WHAT YOU HAVE TO DO: From the entries below, list each line with "message".

◆ ◆ ◆ ◆ ◆

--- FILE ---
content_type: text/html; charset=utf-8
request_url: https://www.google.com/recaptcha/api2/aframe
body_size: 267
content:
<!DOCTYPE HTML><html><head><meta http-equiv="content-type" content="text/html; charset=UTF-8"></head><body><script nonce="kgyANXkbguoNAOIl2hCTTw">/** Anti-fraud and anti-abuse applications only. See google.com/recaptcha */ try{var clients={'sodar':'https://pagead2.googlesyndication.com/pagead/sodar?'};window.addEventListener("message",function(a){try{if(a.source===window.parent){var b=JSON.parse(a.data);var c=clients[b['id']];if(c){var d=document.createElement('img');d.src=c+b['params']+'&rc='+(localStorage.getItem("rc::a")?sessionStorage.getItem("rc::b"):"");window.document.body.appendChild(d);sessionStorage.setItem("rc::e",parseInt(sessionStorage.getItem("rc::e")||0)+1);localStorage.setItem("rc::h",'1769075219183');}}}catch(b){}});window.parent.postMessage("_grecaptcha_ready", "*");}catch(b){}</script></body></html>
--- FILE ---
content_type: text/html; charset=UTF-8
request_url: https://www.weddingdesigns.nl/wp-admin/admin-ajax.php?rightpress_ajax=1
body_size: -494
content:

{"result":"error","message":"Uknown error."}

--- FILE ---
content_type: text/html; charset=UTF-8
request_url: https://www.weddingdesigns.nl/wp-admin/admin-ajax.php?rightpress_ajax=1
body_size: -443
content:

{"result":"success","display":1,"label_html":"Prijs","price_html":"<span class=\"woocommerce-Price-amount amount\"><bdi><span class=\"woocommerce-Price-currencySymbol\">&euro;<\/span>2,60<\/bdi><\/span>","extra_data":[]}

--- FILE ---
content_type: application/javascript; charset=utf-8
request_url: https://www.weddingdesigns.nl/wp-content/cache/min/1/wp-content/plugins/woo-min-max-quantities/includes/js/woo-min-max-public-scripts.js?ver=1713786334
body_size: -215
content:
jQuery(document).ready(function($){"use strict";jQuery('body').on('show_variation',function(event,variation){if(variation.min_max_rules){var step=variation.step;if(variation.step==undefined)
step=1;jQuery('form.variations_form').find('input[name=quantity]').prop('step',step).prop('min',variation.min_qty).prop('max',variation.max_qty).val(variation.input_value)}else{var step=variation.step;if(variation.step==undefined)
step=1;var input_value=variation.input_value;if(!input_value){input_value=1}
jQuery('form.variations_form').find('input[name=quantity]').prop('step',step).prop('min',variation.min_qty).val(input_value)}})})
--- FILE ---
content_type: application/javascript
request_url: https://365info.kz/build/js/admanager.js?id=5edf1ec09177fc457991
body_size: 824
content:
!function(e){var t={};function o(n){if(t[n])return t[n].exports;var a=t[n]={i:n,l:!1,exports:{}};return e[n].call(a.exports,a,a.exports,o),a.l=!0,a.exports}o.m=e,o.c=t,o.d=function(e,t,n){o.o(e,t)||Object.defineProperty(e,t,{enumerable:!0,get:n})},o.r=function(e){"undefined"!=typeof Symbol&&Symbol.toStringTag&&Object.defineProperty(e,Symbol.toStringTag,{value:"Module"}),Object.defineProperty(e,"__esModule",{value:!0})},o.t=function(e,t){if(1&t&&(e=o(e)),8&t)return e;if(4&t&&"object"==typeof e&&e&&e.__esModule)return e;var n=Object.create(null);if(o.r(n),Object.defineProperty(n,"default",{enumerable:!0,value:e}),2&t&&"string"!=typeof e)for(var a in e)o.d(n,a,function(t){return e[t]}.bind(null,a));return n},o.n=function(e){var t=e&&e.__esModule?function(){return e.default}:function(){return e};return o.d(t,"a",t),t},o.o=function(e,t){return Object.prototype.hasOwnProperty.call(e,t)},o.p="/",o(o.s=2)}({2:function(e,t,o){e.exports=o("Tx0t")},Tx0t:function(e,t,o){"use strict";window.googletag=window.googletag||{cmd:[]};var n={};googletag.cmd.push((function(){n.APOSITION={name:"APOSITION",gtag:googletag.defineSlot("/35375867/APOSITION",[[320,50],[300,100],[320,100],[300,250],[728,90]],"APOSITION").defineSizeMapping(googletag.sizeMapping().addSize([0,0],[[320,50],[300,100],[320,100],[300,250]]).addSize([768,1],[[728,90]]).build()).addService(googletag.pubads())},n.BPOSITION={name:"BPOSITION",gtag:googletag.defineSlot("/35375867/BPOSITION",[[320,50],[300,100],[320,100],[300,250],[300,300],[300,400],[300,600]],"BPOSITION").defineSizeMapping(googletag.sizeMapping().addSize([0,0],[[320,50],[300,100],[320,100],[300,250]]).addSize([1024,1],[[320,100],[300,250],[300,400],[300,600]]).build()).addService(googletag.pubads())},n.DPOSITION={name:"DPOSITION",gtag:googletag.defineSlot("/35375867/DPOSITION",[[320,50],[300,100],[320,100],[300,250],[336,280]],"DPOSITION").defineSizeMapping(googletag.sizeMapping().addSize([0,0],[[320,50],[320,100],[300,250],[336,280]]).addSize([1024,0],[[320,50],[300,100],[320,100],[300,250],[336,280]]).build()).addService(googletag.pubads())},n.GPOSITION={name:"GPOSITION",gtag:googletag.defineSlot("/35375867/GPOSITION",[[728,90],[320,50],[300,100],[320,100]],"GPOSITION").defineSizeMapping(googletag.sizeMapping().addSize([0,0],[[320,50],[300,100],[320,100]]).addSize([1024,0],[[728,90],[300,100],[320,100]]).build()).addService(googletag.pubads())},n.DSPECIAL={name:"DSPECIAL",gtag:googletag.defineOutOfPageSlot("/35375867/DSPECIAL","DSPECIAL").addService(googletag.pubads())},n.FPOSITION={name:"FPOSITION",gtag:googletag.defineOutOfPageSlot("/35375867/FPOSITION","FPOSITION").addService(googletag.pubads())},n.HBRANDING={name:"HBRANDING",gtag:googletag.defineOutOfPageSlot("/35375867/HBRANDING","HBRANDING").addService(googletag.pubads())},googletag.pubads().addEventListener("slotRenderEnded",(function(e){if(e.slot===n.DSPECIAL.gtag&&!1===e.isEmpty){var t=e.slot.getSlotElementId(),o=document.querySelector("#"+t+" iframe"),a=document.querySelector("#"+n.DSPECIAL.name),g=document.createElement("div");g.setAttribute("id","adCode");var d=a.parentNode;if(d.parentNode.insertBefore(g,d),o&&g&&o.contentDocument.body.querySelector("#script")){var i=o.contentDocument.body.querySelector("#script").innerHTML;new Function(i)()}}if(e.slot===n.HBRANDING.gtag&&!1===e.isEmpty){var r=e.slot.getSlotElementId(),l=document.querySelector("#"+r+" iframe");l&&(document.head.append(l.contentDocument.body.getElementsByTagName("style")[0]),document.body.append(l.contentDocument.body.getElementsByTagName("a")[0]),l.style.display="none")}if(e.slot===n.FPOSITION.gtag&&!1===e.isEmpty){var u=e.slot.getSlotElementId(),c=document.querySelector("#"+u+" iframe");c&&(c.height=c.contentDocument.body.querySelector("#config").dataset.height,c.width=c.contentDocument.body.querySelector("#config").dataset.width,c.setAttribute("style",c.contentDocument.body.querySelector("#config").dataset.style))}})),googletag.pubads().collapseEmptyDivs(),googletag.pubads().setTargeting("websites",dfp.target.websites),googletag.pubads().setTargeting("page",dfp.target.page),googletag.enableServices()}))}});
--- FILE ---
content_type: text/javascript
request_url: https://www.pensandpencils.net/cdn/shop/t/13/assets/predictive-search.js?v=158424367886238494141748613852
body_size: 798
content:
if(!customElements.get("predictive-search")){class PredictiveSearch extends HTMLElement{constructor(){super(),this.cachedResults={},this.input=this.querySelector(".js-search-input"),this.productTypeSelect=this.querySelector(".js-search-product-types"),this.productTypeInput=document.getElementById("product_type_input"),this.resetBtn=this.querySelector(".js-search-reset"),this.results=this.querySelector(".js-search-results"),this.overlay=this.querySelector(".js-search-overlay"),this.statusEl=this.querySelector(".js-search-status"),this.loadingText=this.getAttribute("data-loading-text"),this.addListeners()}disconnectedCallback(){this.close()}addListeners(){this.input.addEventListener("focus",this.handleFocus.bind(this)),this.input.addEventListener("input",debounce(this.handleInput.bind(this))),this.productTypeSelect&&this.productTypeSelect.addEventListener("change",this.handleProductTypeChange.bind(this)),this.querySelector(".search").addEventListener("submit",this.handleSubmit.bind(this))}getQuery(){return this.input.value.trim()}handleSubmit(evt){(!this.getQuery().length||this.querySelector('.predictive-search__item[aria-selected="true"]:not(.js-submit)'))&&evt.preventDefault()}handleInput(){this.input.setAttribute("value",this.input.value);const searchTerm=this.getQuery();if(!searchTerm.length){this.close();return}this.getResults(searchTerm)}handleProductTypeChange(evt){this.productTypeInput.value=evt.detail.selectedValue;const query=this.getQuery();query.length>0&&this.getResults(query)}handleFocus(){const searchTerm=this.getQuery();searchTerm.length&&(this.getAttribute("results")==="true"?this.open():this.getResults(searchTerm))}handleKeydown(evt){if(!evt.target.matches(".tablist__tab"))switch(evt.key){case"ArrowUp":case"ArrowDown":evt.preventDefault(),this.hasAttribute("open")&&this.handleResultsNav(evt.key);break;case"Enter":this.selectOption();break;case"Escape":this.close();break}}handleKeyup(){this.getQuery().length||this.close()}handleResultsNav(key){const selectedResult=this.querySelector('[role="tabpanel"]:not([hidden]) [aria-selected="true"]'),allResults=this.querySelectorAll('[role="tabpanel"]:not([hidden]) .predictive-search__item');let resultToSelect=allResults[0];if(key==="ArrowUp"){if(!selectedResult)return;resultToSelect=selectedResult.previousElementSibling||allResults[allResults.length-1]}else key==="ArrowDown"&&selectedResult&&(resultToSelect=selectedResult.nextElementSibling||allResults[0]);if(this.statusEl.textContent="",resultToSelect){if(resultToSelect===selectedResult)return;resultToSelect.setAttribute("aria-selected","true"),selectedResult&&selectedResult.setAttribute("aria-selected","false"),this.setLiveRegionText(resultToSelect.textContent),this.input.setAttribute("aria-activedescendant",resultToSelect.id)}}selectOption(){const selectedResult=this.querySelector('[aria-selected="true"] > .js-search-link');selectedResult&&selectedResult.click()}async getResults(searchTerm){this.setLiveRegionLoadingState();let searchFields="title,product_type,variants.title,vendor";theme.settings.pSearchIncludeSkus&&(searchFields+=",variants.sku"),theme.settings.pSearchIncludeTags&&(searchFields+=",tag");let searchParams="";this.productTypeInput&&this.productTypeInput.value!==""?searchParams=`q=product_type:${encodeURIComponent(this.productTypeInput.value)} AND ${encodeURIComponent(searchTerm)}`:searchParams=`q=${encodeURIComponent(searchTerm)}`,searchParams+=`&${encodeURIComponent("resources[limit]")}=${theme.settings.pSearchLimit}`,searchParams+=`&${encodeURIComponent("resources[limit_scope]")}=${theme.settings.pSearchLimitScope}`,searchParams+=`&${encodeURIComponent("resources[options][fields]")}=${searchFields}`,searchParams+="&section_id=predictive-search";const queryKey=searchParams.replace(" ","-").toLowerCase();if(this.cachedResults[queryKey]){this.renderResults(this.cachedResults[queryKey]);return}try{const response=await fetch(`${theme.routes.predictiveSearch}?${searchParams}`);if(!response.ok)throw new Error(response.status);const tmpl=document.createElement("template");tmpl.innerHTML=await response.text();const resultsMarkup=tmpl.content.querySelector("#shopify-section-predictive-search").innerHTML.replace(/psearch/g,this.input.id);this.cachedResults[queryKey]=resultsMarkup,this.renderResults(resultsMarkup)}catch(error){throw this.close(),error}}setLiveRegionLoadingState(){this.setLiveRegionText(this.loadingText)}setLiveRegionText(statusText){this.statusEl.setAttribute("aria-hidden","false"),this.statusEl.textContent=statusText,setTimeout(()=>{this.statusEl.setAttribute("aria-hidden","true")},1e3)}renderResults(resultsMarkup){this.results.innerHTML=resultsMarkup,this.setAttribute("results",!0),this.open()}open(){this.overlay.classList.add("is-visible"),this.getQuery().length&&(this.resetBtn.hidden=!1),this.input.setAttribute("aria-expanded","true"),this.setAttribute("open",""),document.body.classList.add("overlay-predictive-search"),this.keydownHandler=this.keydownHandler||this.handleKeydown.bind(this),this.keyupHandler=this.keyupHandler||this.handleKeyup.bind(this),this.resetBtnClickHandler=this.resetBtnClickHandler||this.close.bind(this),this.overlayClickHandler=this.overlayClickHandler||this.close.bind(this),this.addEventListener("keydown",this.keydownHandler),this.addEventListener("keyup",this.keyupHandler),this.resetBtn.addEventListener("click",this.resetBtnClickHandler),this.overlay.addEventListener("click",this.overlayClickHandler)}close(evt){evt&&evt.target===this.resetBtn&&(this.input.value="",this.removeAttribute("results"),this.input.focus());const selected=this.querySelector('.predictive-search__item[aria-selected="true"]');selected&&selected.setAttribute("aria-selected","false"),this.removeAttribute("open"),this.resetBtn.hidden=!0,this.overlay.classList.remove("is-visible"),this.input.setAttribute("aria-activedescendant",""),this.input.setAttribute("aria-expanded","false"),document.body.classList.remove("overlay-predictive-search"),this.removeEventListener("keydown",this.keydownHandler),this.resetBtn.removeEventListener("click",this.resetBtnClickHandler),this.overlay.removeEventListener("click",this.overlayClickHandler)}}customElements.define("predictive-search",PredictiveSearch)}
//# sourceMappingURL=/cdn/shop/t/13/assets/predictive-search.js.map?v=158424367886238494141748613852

◆ ◆ ◆ ◆ ◆

THE COMPLETED TASK:
<!DOCTYPE HTML><html><head><meta http-equiv="content-type" content="text/html; charset=UTF-8"></head><body><script nonce="kgyANXkbguoNAOIl2hCTTw">/** Anti-fraud and anti-abuse applications only. See google.com/recaptcha */ try{var clients={'sodar':'https://pagead2.googlesyndication.com/pagead/sodar?'};window.addEventListener("message",function(a){try{if(a.source===window.parent){var b=JSON.parse(a.data);var c=clients[b['id']];if(c){var d=document.createElement('img');d.src=c+b['params']+'&rc='+(localStorage.getItem("rc::a")?sessionStorage.getItem("rc::b"):"");window.document.body.appendChild(d);sessionStorage.setItem("rc::e",parseInt(sessionStorage.getItem("rc::e")||0)+1);localStorage.setItem("rc::h",'1769075219183');}}}catch(b){}});window.parent.postMessage("_grecaptcha_ready", "*");}catch(b){}</script></body></html>
{"result":"error","message":"Uknown error."}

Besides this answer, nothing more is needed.